With summer holidays in Mediterranean villas on our mind, rather inevitably sparked by an envious look at a colleague’s holiday snaps, we began talking about inward opening windows. If you’ve been away to a country with a warmer climate than the UK’s then you’ve probably encountered these. They are a standard fitting on the continent yet buildings of all types here tend to have outwardly opening windows. We started to wonder why and what the benefits and drawbacks of each would be.
After a little consideration, we established the main reason for inwardly opening windows in warmer climes is so the opening can accommodate both a shutter and a window allowing for natural temperature control and ventilation. It makes sense: in summer light and heat from the sun can’t penetrate the closed or louvered shutters but the room is still ventilated by cool air entering through the open windows. In winter the sun can shine through open shutters and closed windows generating warmth inside the room.
Outwardly opening windows are inherently more secure because it’s much easier to push with force than it is to pull. They are also much more effective at keeping the wind and rain out — a major reason why they are more popular in Northern Europe and the main consideration for projects considering which to opt for here in the UK.
Windows which open outwards also have interior cills which can then be used to store items, place plants or display ornamental things adding to the decor and interior aesthetic. More practically blinds and curtains are much easier to place around these windows which also play a part in excluding drafts and keeping warmth in. Plus net curtains are tricky to install on an inward opening window, where would that leave us?

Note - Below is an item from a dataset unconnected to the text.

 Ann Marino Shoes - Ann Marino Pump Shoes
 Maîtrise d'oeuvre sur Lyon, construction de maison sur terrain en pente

Given that outward opening windows are better at keeping out the rain and intruders how are we Brits responding to the increased use of inward opening windows? Demand is currently driven by health and safety guidance for safe-to-clean windows and trends towards high performance (European designed) inward opening Passivhaus standard windows. Will the end of the outward opening window mean the end of the net curtain? Is this simply a homage to hygge or Brexit backlash?
Either way, we all agreed that looking out of an inwards opener allows for a full, interrupted contemplation of the outlook. The clutter of the window fittings are behind you so only the life around you, the valley or streets, cows or buses can be observed without blockage. Just you and the view. The simple pleasure of taking in your surroundings, drinking the sights and smells, shouldn’t be underestimated. We can debate the merits of Passivhaus, health and safety accreditations, security considerations, cleaning benefits, weatherproofing and design aesthetics all we want. Windows are for looking out of. If you can enjoy what you look at, you win.